Scripture also reveals that the brethren also meet at various other times and on occasion other days of the week. In researching the various accounts we find these meetings not as a matter of tradition but of providence, expediency, or necessity. For instance, Paul preached at Ephesus for a total of somewhere around two years and three months, and in the latter two years Paul spoke every day (Acts 19:8-10). A special meeting was held in Jerusalem, with many in attendance, against the legalistic teaching of circumcision for salvation (Acts 15:1-29). Paul held a meeting on a riverbank on the sabbath day (Acts 16:13-14). Clearly, these meetings were not that of those things Paul calls “the traditions taught” but as God in His wise providence allowed.

In summary, we should gather together as the church, as a matter of common faith and practice, on the first day of the week. To gather together any other time is certainly acceptable, but if it has been made into the tradition and is demanded as a rule of faith and practice then someone has overstepped their bounds! Many meet Sunday mornings and Sunday nights, then again on Wednesday or Thursday or Friday night in a mid-week service [some term these mid-week services has “Prayer Meeting” where praying is the least thing they do], at least one “Revival” or “Conference” meeting a year, then several other appointed meetings just for fun Christian events dotted at various times throughout the year.

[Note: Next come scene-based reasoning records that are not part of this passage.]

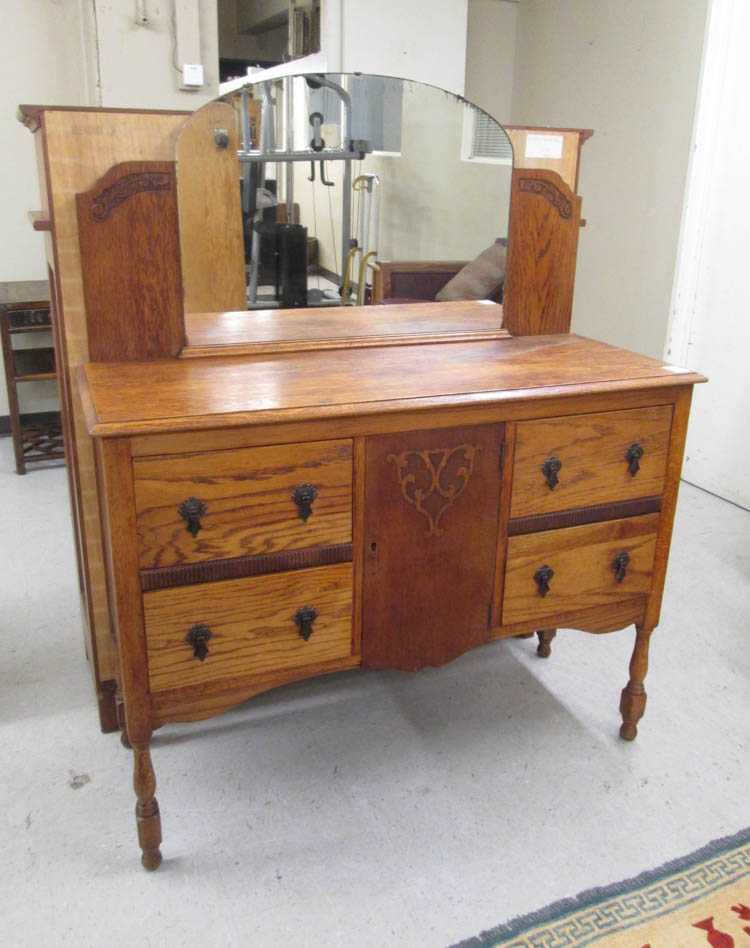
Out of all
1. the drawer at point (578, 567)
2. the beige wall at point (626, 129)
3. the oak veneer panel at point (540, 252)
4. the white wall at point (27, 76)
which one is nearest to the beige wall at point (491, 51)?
the beige wall at point (626, 129)

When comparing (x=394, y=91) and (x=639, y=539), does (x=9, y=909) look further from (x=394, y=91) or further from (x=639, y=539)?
(x=394, y=91)

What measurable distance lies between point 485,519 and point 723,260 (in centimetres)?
219

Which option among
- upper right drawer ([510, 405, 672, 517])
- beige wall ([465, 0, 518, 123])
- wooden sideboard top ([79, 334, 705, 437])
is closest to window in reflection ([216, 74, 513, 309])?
wooden sideboard top ([79, 334, 705, 437])

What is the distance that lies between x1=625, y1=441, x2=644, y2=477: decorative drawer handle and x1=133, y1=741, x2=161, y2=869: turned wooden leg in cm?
105

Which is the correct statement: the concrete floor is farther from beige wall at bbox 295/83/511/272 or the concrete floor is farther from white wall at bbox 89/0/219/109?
white wall at bbox 89/0/219/109

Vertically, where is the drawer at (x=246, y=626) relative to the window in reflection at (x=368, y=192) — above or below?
below

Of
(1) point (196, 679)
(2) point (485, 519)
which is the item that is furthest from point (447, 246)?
(1) point (196, 679)

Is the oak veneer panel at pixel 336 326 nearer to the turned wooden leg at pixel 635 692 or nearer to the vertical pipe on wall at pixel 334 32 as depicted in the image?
the turned wooden leg at pixel 635 692

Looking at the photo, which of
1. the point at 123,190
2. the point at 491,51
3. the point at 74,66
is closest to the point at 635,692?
the point at 123,190

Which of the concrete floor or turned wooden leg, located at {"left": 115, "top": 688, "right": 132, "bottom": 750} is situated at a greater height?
turned wooden leg, located at {"left": 115, "top": 688, "right": 132, "bottom": 750}

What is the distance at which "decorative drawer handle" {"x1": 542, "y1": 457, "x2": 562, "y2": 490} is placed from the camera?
1.64 meters

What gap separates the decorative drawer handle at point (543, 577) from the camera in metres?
1.72

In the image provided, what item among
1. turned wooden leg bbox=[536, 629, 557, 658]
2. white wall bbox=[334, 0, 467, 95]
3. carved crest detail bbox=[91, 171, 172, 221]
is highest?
white wall bbox=[334, 0, 467, 95]

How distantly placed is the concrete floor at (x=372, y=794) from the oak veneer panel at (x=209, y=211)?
98 centimetres
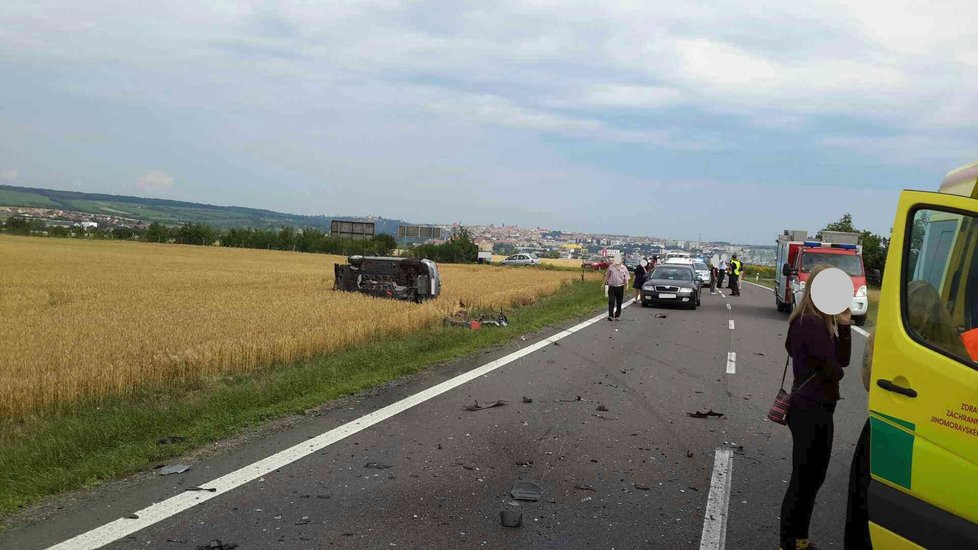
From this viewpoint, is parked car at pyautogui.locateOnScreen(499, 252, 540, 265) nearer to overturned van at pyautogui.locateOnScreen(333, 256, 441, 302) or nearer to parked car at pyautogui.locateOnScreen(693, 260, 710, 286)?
parked car at pyautogui.locateOnScreen(693, 260, 710, 286)

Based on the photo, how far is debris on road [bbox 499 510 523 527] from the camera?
5.01 m

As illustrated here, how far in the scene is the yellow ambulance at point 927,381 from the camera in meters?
3.35

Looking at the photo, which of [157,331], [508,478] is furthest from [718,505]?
[157,331]

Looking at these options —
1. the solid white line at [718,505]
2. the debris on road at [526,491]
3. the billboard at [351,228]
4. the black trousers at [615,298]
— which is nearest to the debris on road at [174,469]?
the debris on road at [526,491]

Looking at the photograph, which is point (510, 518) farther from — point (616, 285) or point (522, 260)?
point (522, 260)

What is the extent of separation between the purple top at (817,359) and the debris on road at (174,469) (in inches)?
178

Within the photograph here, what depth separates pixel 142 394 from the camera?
866 centimetres

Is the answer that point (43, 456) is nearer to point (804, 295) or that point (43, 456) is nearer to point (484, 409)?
point (484, 409)

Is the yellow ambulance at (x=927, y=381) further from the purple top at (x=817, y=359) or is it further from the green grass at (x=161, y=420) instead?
the green grass at (x=161, y=420)

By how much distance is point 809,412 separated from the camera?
452 centimetres

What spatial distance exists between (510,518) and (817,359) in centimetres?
219

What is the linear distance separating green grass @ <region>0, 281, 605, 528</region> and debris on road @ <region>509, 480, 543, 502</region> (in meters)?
2.87

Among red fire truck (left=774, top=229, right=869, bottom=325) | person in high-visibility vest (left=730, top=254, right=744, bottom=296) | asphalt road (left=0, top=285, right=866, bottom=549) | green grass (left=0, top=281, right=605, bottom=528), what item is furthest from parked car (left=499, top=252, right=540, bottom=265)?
asphalt road (left=0, top=285, right=866, bottom=549)

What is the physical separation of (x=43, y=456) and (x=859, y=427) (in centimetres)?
784
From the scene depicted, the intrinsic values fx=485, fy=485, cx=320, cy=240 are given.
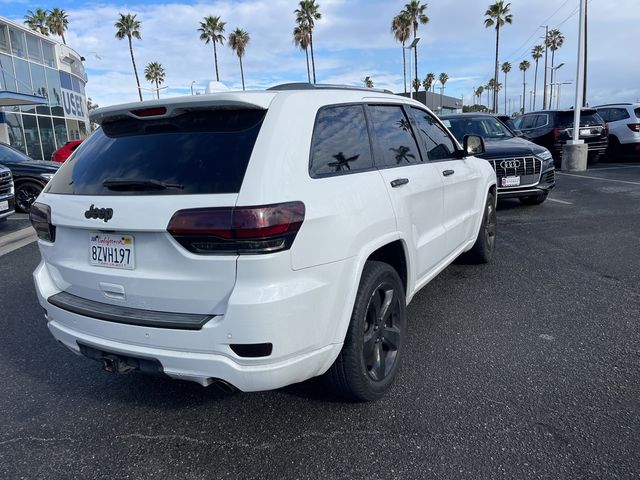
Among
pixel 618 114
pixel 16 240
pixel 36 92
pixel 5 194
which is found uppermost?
pixel 36 92

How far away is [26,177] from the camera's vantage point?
10.4 m

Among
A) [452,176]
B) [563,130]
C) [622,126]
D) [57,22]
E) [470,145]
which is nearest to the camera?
[452,176]

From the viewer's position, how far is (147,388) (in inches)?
123

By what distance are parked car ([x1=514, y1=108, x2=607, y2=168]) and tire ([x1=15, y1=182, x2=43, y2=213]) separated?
43.3 feet

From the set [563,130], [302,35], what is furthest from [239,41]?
[563,130]

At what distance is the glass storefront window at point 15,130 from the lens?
21327 mm

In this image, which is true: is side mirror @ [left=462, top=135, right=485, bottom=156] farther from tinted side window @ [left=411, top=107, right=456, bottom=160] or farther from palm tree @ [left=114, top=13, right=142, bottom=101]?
palm tree @ [left=114, top=13, right=142, bottom=101]

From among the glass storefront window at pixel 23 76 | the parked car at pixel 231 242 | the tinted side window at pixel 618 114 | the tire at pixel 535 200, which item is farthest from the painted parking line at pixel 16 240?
the glass storefront window at pixel 23 76

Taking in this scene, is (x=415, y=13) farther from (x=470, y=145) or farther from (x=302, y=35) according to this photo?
(x=470, y=145)

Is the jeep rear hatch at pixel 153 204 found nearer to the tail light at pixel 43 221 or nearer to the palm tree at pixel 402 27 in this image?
the tail light at pixel 43 221

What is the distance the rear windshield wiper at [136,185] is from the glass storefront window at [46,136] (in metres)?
25.6

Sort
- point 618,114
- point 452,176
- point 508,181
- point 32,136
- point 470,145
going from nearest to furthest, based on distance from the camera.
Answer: point 452,176 → point 470,145 → point 508,181 → point 618,114 → point 32,136

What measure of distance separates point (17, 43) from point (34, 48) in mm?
1844

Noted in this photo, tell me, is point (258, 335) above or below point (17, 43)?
below
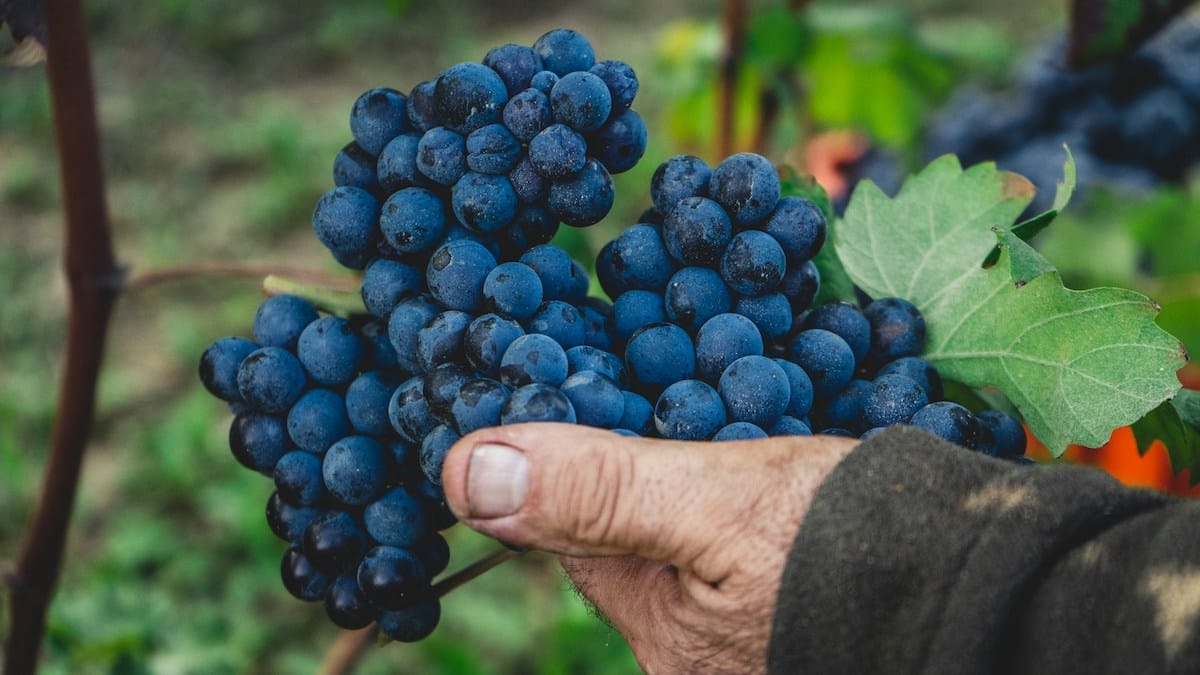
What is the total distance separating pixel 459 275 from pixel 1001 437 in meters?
0.52

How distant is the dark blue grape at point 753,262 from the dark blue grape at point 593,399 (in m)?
0.16

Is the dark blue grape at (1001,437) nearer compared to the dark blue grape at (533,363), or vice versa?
the dark blue grape at (533,363)

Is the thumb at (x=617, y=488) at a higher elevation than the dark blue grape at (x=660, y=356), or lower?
lower

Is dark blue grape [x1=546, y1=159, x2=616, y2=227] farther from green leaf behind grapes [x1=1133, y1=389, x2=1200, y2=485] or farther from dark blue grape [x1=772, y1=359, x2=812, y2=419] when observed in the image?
green leaf behind grapes [x1=1133, y1=389, x2=1200, y2=485]

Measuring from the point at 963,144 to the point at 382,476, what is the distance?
180 cm

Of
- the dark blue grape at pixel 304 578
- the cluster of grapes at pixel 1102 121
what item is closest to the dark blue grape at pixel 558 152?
the dark blue grape at pixel 304 578

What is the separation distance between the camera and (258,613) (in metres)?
2.36

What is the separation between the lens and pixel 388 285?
0.86 metres

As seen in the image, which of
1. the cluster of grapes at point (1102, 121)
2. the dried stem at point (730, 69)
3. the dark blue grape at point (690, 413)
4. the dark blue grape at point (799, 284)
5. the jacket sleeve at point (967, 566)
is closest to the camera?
the jacket sleeve at point (967, 566)

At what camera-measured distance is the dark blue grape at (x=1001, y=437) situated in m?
0.89

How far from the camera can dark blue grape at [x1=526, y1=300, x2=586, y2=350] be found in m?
0.81

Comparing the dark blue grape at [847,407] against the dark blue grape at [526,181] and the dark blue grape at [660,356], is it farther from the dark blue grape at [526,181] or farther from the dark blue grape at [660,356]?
the dark blue grape at [526,181]

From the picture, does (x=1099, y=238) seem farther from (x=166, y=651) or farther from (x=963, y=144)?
(x=166, y=651)

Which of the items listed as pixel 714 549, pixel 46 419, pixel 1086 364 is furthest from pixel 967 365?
pixel 46 419
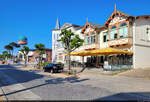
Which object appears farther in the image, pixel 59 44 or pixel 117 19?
pixel 59 44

Any argument demanding one or more of these added days of meeting, or ridiculing others who do not, or basing faithfulness to God on such added meetings, on the basis of its better to meet more is based on human opinion. I recently heard a preacher on the radio say, after having announced their Sunday morning Sunday school time and their Sunday Morning preaching time and their Sunday evening preaching time and their mid-week service time: “We have a full schedule of services.” He did not say, “This is our full schedule of services.” His actual words clearly imply that anyone who does not have such does not have a full schedule! Not one scripture can be given to prove its better to demand more than God in His wisdom appointed as a matter of faith and practice!